**TASK**. Reproduce exactly the lines beginning with the line that contains "In this image, how" and ending at the final line of the material below.

(Saved entries)
▼

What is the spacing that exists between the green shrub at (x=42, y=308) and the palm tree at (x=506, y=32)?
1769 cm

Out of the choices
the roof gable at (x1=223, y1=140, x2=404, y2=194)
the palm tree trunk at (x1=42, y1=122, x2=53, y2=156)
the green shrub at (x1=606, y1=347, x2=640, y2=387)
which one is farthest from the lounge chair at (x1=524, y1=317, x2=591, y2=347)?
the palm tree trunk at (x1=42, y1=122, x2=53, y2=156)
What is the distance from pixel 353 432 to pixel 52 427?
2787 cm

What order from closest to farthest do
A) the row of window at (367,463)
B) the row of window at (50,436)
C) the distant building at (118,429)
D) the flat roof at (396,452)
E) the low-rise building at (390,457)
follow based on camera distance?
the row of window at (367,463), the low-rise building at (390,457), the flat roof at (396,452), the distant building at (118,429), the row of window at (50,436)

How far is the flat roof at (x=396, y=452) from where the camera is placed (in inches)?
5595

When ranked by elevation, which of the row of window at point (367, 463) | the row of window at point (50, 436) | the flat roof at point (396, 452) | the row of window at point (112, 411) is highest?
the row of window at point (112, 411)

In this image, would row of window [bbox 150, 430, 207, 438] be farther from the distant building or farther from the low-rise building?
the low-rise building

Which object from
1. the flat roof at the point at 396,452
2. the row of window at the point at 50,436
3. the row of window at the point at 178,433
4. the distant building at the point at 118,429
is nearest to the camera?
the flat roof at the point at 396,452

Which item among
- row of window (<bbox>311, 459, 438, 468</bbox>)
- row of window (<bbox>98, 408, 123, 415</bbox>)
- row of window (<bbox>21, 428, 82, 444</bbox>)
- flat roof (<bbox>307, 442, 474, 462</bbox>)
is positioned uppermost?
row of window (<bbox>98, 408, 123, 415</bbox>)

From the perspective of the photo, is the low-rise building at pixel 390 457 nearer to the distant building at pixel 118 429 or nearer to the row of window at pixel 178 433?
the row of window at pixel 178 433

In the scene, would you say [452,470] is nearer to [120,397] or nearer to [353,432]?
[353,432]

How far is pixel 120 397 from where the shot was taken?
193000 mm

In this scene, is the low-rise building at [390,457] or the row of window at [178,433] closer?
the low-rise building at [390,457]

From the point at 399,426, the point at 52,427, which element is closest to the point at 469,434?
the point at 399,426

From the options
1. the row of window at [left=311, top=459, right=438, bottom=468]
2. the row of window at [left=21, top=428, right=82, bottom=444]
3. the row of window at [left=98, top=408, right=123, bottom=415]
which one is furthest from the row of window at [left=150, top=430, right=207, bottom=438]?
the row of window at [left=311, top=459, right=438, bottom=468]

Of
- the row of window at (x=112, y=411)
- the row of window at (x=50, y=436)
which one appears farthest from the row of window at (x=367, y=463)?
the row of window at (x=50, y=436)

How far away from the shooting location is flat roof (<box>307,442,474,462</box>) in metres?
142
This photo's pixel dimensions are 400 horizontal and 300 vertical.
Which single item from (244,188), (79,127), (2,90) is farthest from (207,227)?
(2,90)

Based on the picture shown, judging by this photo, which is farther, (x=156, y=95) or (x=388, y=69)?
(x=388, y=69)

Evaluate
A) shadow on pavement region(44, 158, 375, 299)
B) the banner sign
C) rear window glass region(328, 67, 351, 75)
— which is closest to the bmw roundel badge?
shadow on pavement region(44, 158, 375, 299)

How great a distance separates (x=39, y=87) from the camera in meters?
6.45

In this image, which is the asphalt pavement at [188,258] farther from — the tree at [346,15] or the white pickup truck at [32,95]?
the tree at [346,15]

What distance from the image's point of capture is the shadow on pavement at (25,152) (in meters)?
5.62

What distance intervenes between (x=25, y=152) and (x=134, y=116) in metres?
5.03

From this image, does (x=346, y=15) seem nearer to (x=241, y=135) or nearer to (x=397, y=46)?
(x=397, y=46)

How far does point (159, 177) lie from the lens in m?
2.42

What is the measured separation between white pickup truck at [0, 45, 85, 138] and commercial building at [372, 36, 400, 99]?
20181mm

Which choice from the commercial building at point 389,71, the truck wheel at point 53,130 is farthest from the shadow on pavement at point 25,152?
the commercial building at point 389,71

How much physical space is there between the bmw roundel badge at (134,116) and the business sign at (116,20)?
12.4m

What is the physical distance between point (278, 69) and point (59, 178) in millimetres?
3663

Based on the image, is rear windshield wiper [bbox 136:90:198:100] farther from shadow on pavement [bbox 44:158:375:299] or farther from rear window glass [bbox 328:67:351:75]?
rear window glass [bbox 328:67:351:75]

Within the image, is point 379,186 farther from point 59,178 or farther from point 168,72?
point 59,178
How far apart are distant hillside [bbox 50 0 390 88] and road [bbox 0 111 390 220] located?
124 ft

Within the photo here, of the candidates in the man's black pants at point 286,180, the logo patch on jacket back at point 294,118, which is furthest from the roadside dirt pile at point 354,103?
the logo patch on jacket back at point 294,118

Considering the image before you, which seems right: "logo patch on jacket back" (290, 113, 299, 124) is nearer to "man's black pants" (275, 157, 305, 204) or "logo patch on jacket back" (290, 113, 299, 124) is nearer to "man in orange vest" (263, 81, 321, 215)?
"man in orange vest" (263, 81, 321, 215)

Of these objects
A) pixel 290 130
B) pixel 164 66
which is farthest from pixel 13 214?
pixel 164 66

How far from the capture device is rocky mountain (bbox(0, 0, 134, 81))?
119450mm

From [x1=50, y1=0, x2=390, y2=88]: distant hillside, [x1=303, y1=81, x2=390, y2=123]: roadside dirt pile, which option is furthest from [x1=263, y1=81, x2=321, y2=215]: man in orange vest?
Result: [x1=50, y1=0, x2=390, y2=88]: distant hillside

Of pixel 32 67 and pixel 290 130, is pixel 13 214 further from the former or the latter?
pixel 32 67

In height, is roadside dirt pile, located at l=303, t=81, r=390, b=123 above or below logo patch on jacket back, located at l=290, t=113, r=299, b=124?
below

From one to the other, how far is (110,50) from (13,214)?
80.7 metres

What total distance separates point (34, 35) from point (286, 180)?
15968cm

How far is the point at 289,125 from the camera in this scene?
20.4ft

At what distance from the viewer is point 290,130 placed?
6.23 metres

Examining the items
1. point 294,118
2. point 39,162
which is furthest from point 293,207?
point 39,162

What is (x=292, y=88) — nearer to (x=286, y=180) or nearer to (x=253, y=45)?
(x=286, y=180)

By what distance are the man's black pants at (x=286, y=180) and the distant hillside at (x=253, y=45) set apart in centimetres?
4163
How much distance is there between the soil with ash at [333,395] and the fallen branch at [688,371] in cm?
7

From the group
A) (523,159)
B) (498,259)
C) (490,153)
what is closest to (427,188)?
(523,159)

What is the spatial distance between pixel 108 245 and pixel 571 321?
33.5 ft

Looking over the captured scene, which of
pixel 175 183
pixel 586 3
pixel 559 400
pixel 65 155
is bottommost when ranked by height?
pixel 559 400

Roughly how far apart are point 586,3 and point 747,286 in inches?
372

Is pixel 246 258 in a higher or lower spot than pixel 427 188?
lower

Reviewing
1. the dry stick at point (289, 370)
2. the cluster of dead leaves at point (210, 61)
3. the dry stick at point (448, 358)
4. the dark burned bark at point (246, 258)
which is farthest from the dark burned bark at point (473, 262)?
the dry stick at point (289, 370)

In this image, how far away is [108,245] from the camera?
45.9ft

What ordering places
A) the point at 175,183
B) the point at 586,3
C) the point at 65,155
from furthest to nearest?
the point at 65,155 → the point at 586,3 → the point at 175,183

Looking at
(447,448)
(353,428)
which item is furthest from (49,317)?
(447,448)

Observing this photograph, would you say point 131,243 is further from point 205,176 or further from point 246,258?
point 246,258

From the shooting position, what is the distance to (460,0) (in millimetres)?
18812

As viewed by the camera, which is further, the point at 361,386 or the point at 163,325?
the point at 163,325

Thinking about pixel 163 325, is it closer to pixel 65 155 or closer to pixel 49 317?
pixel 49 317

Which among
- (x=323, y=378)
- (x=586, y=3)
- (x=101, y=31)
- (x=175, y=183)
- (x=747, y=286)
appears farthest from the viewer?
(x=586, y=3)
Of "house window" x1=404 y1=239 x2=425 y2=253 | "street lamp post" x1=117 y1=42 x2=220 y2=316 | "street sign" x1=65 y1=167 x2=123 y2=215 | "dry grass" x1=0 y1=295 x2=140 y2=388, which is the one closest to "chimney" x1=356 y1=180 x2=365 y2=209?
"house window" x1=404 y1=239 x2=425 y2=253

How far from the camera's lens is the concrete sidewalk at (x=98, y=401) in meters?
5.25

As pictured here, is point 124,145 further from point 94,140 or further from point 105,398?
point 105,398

▲

**RESULT OF THE TASK**.
In this image, how far away is [108,245] from the camera?
45.9ft

What ordering places
A) the point at 175,183
B) the point at 586,3
C) the point at 65,155
from furthest to nearest?
the point at 65,155 → the point at 586,3 → the point at 175,183

Looking at
(447,448)
(353,428)
which item is furthest from (49,317)?
(447,448)

Observing this photograph, would you say point 131,243 is further from point 205,176 or further from point 246,258?
point 246,258

From the shooting position, what is the distance to (460,0) (in millimetres)?
18812

As viewed by the camera, which is further, the point at 361,386 or the point at 163,325?
the point at 163,325

Thinking about pixel 163 325, is it closer to pixel 65 155 or closer to pixel 49 317?
pixel 49 317

Which among
- (x=323, y=378)
- (x=586, y=3)
- (x=101, y=31)
- (x=175, y=183)
- (x=747, y=286)
appears farthest from the viewer?
(x=586, y=3)
Of "house window" x1=404 y1=239 x2=425 y2=253 | "street lamp post" x1=117 y1=42 x2=220 y2=316 | "street sign" x1=65 y1=167 x2=123 y2=215 | "dry grass" x1=0 y1=295 x2=140 y2=388, which is the one closest to "chimney" x1=356 y1=180 x2=365 y2=209?
"house window" x1=404 y1=239 x2=425 y2=253

How far from the camera's lens is the concrete sidewalk at (x=98, y=401) in meters?
5.25

As pictured here, is point 124,145 further from point 94,140 or further from point 105,398?
point 105,398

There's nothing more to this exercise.